** YOUR GOAL **
According to the excerpt about Meishan pigs, in which country is Meishan pork sold as a super-premium delicacy?

** EXCERPT PROVIDED **
--- START ---

If you ask USA farmers what they think of the Meishan pigs, they'll probably tell you they are worthless: small and too fat, and in addition, horribly ugly.
When I did my research and saw that they were small and too fat, and hyper-profligate - and most important - famous for having fantastic meat, I knew I wanted to get some - because obviously they might help Wooly Pigs to do a better job producing the best pork.
Basically, if the Swabian-Hall tastes as good as a Mangalitsa, a Meishan might work in our breeding program.
I've since learned even more about Meishans. E.g. there is a market for Meishan pork in Japan, where it is a super-premium delicacy, just as there is a market for Mangalitsa (another pig that is small, "too fat" and ugly - and incidentally, the best-tasting pig raised in the USA).
Many years ago, three labs imported Meishan pigs. As late as last year, at least two (Iowa State and USDA) were breeding them. I found out that one wouldn't sell to the public, while the other was going to shut down the breeding. That meant that the breed would go extinct in the USA.
I decided I'd try to find people who wanted to raise them, to try to keep the genetics available in the USA for future use. For more than a year, whenever people asked about buying Mangalitsa stock, I pointed out that they could get excellent lard-type genetics cheaply, if they acted soon.
Indeed, if someone wanted to copy the business model of Wooly Pigs - that is, acquire lard-type pigs, set up a production and processing network and market the pigs and pork - you could start with the Meishan pigs, without having to import a herd from overseas, avoiding an expensive, risky and time-consuming step.

--- END ---

** INPUT DATA **
--- START ---

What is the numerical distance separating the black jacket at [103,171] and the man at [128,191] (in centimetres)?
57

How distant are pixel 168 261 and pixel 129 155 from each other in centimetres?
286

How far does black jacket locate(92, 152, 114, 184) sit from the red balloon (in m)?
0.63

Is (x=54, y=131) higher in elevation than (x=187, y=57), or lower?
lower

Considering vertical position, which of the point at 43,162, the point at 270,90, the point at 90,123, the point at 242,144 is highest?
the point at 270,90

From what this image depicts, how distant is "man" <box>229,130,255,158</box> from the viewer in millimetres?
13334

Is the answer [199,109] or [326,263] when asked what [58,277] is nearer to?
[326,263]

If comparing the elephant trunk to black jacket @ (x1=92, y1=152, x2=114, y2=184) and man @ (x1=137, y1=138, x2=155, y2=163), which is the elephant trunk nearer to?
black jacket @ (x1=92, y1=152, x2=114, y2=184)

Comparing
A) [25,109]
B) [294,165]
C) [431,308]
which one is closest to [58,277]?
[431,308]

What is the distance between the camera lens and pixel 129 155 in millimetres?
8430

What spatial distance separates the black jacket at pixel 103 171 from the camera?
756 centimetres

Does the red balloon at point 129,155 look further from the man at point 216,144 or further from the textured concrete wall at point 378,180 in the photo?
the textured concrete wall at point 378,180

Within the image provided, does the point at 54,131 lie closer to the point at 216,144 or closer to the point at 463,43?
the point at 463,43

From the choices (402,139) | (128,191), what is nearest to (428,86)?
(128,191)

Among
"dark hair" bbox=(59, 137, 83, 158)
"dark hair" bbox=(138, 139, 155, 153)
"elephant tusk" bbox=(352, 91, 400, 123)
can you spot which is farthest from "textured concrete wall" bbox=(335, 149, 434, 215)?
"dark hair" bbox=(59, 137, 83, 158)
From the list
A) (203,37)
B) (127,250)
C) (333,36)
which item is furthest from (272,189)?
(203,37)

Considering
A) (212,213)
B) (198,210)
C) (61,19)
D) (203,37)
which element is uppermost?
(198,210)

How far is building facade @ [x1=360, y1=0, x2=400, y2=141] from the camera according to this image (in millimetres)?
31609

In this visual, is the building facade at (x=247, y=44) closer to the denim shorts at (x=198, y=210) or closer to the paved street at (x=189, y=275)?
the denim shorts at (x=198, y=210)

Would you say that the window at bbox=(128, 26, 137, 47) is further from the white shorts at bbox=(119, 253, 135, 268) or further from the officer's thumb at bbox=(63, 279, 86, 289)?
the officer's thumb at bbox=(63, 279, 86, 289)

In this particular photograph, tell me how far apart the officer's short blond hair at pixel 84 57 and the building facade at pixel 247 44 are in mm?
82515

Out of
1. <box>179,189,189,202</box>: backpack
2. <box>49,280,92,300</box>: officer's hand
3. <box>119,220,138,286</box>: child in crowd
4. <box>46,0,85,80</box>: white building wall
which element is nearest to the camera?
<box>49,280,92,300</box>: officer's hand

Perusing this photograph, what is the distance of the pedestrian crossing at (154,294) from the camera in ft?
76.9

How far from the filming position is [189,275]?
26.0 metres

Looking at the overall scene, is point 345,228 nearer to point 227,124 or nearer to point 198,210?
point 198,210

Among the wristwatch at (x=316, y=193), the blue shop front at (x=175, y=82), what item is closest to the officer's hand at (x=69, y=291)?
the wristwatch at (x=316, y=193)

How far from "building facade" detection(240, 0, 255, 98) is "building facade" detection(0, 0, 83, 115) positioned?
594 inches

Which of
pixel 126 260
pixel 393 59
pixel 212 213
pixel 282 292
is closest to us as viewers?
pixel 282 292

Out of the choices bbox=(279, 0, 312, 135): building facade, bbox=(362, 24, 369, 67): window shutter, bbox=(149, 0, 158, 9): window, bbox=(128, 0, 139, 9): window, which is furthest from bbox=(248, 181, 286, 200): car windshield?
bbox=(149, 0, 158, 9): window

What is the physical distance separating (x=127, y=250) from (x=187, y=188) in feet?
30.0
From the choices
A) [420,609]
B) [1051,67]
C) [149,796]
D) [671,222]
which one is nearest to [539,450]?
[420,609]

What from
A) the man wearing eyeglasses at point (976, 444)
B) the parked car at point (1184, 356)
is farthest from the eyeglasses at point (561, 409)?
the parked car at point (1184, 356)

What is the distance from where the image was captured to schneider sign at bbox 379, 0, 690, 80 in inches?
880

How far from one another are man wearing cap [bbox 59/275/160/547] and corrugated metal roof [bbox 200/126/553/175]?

--- END ---

** SOLUTION TO THIS PROBLEM **
Japan